Yesterday, the Australian NFP Smiling Mind released their Whitepaper on the current state of mental health and well-being in Australia and it confirmed what we already knew deep within, but were too afraid to accept – 78% of Australians have experienced poor mental health over the past year, more so than during 2020 (Dib et al., 2021). Likened to a ‘hidden epidemic’ of mental ill-health, the authors have found that children and young Australians are “facing significant mental health challenges as a result of the pandemic” with their mental health declining over time, whilst women, First Nations Peoples and LGBTQI+ Australians have been disproportionately impacted (Dib et al., 2021).
The good news is that people are now more aware than ever of the importance of good mental health and well-being and this acknowledgement will most certainly pave the way for more integrated well-being services to not only become more available, but also more acceptable, within schools, businesses and homes.

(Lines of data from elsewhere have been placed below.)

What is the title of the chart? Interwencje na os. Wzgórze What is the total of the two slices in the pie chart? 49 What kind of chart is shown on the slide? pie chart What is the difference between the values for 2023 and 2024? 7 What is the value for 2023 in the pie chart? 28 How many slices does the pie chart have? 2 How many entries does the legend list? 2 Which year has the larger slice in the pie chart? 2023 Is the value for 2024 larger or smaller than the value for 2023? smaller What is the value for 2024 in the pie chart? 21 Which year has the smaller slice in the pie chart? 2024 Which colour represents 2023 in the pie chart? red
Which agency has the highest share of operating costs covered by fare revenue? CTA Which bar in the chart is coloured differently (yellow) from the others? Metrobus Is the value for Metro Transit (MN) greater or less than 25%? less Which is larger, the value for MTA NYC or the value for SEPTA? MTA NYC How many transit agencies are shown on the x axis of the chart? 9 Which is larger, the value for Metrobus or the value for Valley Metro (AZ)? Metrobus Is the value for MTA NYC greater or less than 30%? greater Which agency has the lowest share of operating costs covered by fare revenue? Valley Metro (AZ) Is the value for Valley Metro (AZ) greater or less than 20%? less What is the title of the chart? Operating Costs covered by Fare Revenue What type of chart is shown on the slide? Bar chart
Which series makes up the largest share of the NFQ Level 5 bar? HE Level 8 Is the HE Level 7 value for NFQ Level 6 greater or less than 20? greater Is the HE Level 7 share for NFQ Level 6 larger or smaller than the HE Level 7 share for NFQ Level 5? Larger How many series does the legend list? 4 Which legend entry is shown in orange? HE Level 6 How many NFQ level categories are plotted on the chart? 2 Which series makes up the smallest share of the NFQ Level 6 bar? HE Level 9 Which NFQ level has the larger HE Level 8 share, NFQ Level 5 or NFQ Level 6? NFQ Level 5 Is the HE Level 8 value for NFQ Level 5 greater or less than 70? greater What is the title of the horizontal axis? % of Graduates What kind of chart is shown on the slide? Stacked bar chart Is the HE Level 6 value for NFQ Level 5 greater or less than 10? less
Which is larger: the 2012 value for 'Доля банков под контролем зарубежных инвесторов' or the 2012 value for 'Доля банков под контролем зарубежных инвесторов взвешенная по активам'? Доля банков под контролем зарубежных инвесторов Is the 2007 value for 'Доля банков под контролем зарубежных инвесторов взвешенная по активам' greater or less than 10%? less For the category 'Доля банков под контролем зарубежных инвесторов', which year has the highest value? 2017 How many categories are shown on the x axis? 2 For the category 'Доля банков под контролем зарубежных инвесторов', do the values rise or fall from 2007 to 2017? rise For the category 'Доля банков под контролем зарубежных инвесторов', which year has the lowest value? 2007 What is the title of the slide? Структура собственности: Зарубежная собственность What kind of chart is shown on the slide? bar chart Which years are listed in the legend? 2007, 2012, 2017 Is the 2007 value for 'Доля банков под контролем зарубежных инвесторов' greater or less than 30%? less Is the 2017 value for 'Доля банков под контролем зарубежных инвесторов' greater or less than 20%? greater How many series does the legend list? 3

While many organisations, health professionals and well-being consultants, myself included, have been giving their all during this time, I can’t help but keep returning to the one question we should all be asking which will deliver the greatest impact: “How Can I Support You?”
Every single person is unique, every single situation is different and every single need is personal. These are unprecedented times and a one size fits all approach can not entirely deal with the disruptions being faced.
Mindfulness, meditation, self-care practices, traditional therapy, alternative therapies and many other evidence-based interventions are vital and can serve as the baseline from which we all offer our support and healing services. But we have to really step outside of this narrative and keep asking the question – How Can I Support You?
Personal circumstances differ as do needs. If we are not willing to ask this question then we cannot possibly be proactively and holistically handling this mental health crisis so as to be of service to our clients, our communities and our society at large. This requires that we go further than ticking off the boxes in a checklist, using assessment tools and diagnostic techniques to then roll out a plan that has worked in the past. It just won’t cut it this time around. The present needs are different and demand a more integrated and conscious approach. One that really listens to and understands what is needed and what can be done.
And you don’t have to be in this field to be able to ask the question – ask it of your colleagues, your team members, your family, your friends – How Can I Support You? And then ask it of yourself: What support do I need? How can I look after myself? Who will listen to my needs?
This is no longer an optional course of action – we are at a dire crossroads and if we do not actively engage to take action soon, we will be moving into unchartered waters the likes of which we have not seen before. As one humanity we can all do our part – ask the question and then reach out to all those who are ready, waiting, willing and able to provide the support we need.
Dib, J., Comer, J., Wootten, A., & Buhagiar, K. (2021). State of Mind 2021 Report. Melbourne: Smiling Mind.